A severely fragmented concept: Uncovering citizens’ subjective accounts of severity of illness

Universal healthcare is constrained by national governments' finite health resources. This gives rise to complex priority-setting dilemmas. In several universal healthcare systems, the notion of severity (Norwegian: ‘alvorlighet’) is a key consideration in priority setting, such that treatments for ‘severe’ illness may be prioritised even when evidence suggests it would not be as cost-effective as treatment options for other conditions. However, severity is a poorly-defined concept, and there is no consensus on what severity means in the context of healthcare provision – whether viewed from public, academic, or professional perspectives. Though several public preference-elicitation studies demonstrate that severity is considered relevant in healthcare resource distribution, there is a paucity of research on public perceptions on the actual meaning of severity. We conducted a Q-methodology study between February 2021 and March 2022 to investigate views on severity amongst general public participants in Norway. Group interviews (n = 59) were conducted to gather statements for the Q-sort ranking exercises (n = 34).

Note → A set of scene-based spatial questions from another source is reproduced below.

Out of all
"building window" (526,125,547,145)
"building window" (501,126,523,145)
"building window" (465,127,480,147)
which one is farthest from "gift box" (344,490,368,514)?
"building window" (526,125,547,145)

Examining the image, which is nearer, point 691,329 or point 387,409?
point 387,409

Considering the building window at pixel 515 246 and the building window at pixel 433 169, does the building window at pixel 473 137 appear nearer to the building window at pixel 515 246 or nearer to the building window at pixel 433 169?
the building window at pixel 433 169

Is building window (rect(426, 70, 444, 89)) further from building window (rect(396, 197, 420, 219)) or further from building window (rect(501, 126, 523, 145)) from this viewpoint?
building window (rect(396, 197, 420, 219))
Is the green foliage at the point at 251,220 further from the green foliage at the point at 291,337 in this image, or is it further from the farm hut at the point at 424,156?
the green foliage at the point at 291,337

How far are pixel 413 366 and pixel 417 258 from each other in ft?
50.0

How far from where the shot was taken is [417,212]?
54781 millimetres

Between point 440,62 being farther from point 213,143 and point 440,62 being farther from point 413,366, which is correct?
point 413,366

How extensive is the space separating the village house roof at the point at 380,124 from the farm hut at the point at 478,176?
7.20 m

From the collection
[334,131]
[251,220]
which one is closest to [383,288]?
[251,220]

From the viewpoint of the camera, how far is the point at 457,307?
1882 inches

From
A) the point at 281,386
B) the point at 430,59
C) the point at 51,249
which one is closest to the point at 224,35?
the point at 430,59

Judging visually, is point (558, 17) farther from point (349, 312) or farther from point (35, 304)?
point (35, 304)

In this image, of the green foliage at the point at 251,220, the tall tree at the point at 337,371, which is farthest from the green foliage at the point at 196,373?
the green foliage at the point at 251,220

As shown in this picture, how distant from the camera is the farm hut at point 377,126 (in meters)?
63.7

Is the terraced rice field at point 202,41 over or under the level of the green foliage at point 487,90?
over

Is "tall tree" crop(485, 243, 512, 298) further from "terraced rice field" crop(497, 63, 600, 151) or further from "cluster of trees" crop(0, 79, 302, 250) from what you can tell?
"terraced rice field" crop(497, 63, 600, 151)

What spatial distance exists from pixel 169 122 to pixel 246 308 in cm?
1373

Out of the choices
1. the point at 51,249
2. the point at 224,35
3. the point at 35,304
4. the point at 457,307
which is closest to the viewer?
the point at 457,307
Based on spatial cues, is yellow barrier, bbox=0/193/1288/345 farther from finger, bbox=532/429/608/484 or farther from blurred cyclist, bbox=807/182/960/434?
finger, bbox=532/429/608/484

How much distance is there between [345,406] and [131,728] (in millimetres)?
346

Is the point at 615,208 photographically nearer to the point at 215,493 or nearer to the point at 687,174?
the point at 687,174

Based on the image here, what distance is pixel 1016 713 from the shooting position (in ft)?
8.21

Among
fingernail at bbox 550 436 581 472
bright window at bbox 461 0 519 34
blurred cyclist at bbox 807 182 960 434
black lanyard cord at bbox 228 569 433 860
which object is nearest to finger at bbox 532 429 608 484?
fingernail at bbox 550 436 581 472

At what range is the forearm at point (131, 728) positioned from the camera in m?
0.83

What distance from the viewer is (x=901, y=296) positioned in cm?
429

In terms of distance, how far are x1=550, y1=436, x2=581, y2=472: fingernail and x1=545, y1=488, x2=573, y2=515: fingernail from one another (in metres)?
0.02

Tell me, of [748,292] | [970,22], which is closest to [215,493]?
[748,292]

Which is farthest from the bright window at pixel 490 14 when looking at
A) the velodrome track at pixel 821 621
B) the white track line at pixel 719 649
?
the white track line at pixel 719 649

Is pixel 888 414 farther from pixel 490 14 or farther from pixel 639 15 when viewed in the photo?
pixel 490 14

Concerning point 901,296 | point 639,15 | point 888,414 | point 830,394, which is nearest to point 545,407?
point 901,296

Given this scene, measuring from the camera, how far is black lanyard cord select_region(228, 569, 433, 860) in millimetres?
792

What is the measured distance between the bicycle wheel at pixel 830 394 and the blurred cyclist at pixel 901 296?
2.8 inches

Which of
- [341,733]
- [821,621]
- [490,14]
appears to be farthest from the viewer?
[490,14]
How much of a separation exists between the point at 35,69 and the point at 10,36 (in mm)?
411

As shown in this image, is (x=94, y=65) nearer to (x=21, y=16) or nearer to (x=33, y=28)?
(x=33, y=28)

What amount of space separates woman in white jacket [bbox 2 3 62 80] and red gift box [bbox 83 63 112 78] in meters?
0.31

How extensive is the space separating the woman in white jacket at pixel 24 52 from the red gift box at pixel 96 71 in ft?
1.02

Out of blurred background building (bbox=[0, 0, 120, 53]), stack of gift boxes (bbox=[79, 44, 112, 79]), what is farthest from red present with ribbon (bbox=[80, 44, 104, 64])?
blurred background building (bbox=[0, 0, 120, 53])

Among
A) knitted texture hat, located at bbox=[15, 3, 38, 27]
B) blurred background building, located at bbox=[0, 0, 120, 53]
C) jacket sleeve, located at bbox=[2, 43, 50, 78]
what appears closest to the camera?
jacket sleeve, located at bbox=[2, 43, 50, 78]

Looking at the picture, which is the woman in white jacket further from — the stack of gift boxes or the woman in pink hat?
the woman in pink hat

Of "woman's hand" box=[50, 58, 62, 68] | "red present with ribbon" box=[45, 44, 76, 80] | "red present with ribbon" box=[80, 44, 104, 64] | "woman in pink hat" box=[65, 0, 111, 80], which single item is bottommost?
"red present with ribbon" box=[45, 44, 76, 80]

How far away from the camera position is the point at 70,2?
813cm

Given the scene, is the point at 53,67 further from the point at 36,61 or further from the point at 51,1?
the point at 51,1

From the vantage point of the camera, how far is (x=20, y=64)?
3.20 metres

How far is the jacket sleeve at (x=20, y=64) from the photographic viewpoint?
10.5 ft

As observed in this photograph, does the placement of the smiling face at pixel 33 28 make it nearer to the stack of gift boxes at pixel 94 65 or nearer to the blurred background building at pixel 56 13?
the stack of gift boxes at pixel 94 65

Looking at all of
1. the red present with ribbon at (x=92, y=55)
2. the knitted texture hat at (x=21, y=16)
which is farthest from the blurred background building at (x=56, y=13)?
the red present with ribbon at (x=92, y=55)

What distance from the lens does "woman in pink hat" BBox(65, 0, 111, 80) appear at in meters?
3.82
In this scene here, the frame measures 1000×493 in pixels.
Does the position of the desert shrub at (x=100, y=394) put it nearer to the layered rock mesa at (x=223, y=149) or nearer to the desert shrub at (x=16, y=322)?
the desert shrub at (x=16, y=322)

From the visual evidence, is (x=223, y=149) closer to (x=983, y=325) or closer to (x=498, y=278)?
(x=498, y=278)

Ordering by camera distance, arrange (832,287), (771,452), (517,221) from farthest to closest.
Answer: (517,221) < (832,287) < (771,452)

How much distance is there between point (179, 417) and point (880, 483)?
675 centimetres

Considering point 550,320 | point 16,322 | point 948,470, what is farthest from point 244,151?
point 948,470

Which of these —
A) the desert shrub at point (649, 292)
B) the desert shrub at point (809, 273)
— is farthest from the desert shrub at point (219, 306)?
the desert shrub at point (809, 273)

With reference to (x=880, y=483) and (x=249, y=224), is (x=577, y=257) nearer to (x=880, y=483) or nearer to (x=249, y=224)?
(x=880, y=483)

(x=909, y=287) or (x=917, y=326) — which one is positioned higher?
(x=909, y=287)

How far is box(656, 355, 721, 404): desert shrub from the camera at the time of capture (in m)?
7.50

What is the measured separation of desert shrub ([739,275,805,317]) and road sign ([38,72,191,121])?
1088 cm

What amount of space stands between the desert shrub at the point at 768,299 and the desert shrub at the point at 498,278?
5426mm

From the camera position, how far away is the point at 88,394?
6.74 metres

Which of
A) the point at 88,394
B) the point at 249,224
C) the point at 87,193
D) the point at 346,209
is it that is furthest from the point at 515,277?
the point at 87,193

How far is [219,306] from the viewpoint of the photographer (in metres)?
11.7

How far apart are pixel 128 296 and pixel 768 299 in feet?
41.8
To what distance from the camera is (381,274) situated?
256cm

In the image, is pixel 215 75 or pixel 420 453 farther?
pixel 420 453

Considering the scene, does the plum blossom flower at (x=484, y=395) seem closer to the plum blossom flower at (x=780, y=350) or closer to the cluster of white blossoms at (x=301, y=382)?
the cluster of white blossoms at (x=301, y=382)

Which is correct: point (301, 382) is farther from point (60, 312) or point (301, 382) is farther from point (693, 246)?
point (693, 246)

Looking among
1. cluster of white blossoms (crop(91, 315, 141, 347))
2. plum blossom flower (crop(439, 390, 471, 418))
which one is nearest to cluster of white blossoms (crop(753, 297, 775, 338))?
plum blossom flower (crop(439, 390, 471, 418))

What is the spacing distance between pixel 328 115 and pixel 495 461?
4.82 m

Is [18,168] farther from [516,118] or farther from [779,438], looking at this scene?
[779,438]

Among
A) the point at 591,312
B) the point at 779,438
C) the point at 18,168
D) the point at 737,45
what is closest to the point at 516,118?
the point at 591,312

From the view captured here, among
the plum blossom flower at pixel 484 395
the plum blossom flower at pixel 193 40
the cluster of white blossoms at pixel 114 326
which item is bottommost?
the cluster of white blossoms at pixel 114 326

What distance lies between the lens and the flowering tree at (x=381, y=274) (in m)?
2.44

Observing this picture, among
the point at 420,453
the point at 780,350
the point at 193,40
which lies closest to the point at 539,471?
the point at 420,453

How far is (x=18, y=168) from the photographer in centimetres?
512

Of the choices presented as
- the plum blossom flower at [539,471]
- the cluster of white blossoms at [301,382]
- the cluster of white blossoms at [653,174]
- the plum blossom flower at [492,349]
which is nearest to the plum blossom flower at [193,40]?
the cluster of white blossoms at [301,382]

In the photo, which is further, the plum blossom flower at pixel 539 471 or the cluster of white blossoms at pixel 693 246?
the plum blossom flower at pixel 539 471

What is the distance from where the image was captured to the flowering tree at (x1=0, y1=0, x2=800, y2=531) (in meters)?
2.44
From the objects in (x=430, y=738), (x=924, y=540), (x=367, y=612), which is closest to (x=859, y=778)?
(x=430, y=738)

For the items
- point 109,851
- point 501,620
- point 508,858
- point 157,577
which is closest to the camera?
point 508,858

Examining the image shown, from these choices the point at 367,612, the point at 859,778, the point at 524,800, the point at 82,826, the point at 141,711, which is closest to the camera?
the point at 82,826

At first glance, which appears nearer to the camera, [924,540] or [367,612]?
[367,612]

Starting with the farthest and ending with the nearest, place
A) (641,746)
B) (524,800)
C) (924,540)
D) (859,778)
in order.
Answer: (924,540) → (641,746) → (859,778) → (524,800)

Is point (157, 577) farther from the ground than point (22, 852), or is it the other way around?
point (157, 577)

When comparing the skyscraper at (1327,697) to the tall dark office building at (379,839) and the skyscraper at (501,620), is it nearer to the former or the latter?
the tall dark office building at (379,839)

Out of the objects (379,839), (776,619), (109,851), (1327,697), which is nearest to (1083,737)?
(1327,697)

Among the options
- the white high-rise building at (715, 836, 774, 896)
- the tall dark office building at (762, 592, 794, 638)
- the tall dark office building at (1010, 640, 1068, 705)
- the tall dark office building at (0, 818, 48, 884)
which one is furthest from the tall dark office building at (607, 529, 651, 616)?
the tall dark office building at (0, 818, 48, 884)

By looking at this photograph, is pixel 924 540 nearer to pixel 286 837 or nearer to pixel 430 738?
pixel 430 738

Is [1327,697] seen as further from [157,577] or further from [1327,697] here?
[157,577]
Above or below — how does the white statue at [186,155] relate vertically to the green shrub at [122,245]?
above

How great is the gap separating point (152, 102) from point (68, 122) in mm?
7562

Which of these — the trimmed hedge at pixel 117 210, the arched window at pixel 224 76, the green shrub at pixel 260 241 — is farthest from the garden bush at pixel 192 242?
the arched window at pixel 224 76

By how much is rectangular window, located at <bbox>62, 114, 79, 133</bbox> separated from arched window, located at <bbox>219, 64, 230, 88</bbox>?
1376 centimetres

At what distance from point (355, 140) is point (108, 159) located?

Data were analysed using by-person factor analysis to identify patterns in the statement rankings. We present a rich picture of perspectives on the term ‘severity’, and identify four different, partly conflicting, views on severity in the Norwegian population, with few areas of consensus. We argue that policymakers ought to be made aware of these differing perspectives on severity, and that there is need for further research on the prevalence of these views and on how they are distributed within populations.